• **Selection**:
···
The bathrooms, as you see now-No. We didn't have bathrooms. We had latrines. You know what a latrine is? I think it's a military term, but the latrine was one of the light things were you go out. And, I really think it has some advantages, too. Because when you go to the latrine and it's, ah, 30o outside, you're not gonna set there and read a book or smoke a cigarette. You're going do what you need to do, wash you hands. Of course, you didn't wash your hands then. You had to come back to the classroom to wash your hands. You're gonna do what you got to do and get the heck back in there. Now, you go to the bathroom. You take your book. You take your magazine, your-whatever, your phone and you have a good time. Not then. [chuckle] So maybe, the latrine, you know, maybe it was a good idea. We need to go back to the latrine....
We played games and I'll tell you about one of them. And, one of the games was up at Maryland Springs. The place I was telling you about, the playground was in the woods? We'd play Cowboys and Indians. And sometimes this Cowboy and Indian stuff got a little rough. I remember once I was the Indian. And of course, the other guys were a little bigger. Wasn't a little bigger. They was too damn big to be fooling with me anyway. I was the Indian. I got caught. So, what did they do? Just like they did on the TV. You hang 'em. You hang-man you, so they proceeded to hang me. Mr. Butler came out jingling his little bell and I'm tied up in the damn tree. Couldn't get away. The guys went in and left me. Eventually, somebody came back and retrieved me. But you know, the idea was: You had to fend for yourself. What kind of games did we play? We played those kind of games. It was kind of rough. . . . The sports was too rough. And anytime you're beating me up and telling me you're having a good time, well, I'm frightened half to death. I'm not having a good time, and so I think it had some influence. Maybe that's why I don't like the sports now. You have to blame it on something! ....
Had a guy that was routinely ripping off my lunch, and I got a little fed up with it. And, he was especially good at taking the dessert. You know, you take a apple or a banana or an orange or a slice of cake or something, he's gonna rip that off for sure. Anyway, I went in one evening-and I didn't tell my mother about this either-And I remember I going to try making a cake. Made this cake and didn't use chocolate. Used X-Lax. You remember? You know the little brown stuff you melt? Put it in with the icing, took it to school next day. Well anyway, to make a long story short: I didn't have any more trouble with my lunch disappearing. Had no more trouble at all.
Blacks and Whites could not sit in the same area. The Black schools were pitiful because we got all of the castoffs, the junk, the broken-down desks, the bench, books with pages tore out. You got no sports equipment. You got blackboards that was chipped. You got erasures that was wore out. You did not get any new equipment in Black schools. You know, the only thing new there was if you bought a tablet or a pencil your own. Everything else was hand-me-downs and stuff that a lot of it should have been thrown in the dump. But here again, it was better than what we had because without that we had nothing. But you start reading a story or trying to study and you get to a certain page in a book and it’s not there. So then, you hope you can find another student that’s got a book that a page is tore out somewhere’s else and they got the page you need, and you got the page you need. To me, is a hell of a way to have to try to get a education, but you done what you had to do.
We were somewhat disappointed in what we heard from the Board of Education at that time. From the chairman of the Board, she could not understand why Blacks were trying to integrate the schools because they were paying such little county taxes.
···
• **Dataset section**:

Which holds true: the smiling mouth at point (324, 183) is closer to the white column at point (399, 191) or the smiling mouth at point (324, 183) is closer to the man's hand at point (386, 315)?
···
• **To be done**:
(1) Answer these questions about the school recollections:
(a) Where did students have to go to wash their hands after using the latrine?
(b) What game did the boys play at Maryland Springs?
(c) What did the narrator use instead of chocolate in the cake?
(2) Copy the passage from the school recollections word for word, starting with "The bathrooms, as" and going on through "to the latrine....".

• **Written responses**:
(1)
(a) Back to the classroom.
(b) Cowboys and Indians.
(c) X-Lax.

(2)
The bathrooms, as you see now-No. We didn't have bathrooms. We had latrines. You know what a latrine is? I think it's a military term, but the latrine was one of the light things were you go out. And, I really think it has some advantages, too. Because when you go to the latrine and it's, ah, 30o outside, you're not gonna set there and read a book or smoke a cigarette. You're going do what you need to do, wash you hands. Of course, you didn't wash your hands then. You had to come back to the classroom to wash your hands. You're gonna do what you got to do and get the heck back in there. Now, you go to the bathroom. You take your book. You take your magazine, your-whatever, your phone and you have a good time. Not then. [chuckle] So maybe, the latrine, you know, maybe it was a good idea. We need to go back to the latrine....